**Brief:** Starting at the line containing "How far from the photographic" and ending at the line containing "4. point (95, 28)", switch "brick wall" to "stone wall" and give only those lines, with everything else unchanged.
## BEGIN Input material
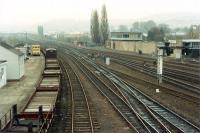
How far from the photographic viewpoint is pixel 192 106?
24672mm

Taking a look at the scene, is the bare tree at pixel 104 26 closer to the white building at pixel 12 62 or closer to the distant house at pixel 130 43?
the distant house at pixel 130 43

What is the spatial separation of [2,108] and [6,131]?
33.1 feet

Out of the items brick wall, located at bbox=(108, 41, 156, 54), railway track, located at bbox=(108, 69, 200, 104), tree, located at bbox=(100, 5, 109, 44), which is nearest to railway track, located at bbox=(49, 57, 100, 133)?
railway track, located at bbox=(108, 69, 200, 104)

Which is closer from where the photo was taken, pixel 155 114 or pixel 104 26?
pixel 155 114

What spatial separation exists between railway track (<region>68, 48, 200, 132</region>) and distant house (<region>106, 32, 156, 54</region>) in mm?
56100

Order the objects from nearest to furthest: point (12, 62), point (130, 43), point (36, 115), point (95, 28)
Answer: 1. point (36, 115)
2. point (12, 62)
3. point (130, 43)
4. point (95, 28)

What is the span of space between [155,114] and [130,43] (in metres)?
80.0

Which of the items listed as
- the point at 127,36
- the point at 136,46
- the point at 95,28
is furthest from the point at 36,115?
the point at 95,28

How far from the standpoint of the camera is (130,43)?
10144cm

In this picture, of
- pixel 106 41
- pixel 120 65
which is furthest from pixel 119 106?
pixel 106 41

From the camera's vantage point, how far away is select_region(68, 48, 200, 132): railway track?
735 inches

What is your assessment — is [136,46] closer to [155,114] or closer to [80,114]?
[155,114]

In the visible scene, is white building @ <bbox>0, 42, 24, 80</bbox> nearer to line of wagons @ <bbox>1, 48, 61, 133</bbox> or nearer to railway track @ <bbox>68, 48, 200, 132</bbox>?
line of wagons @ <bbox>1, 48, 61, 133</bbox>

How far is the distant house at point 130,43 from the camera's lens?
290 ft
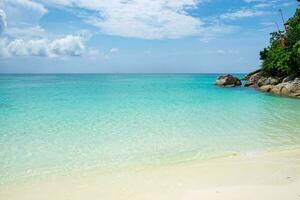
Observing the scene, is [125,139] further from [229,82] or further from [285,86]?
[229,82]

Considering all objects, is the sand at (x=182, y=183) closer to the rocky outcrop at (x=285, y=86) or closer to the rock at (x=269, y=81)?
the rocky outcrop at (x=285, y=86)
## END Input material
## BEGIN Input material
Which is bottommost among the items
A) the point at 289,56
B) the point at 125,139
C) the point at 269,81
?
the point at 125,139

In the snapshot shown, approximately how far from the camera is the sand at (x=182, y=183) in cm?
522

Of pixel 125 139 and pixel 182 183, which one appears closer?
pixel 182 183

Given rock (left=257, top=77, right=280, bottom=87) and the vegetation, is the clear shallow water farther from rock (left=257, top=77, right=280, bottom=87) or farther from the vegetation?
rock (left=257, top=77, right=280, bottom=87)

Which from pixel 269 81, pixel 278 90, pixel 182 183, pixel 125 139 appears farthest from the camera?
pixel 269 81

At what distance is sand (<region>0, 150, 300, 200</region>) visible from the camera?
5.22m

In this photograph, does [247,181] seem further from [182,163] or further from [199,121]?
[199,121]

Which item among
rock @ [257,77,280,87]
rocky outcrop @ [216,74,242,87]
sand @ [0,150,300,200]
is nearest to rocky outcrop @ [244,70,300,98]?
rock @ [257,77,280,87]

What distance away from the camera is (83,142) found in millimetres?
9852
## END Input material
**Task result:**
How far from the photographic viewpoint is pixel 192 106?
24672mm

Taking a look at the scene, is the bare tree at pixel 104 26 closer to the white building at pixel 12 62 or closer to the distant house at pixel 130 43?
the distant house at pixel 130 43

What is the spatial separation of [2,108] and [6,131]?
33.1 feet

Out of the items stone wall, located at bbox=(108, 41, 156, 54), railway track, located at bbox=(108, 69, 200, 104), tree, located at bbox=(100, 5, 109, 44), which is nearest to railway track, located at bbox=(49, 57, 100, 133)?
railway track, located at bbox=(108, 69, 200, 104)

Which is closer from where the photo was taken, pixel 155 114 or pixel 104 26?
pixel 155 114

What spatial separation exists between railway track (<region>68, 48, 200, 132</region>) and distant house (<region>106, 32, 156, 54</region>) in mm?
56100

Order the objects from nearest to furthest: point (12, 62), point (130, 43), point (36, 115), point (95, 28)
Answer: 1. point (36, 115)
2. point (12, 62)
3. point (130, 43)
4. point (95, 28)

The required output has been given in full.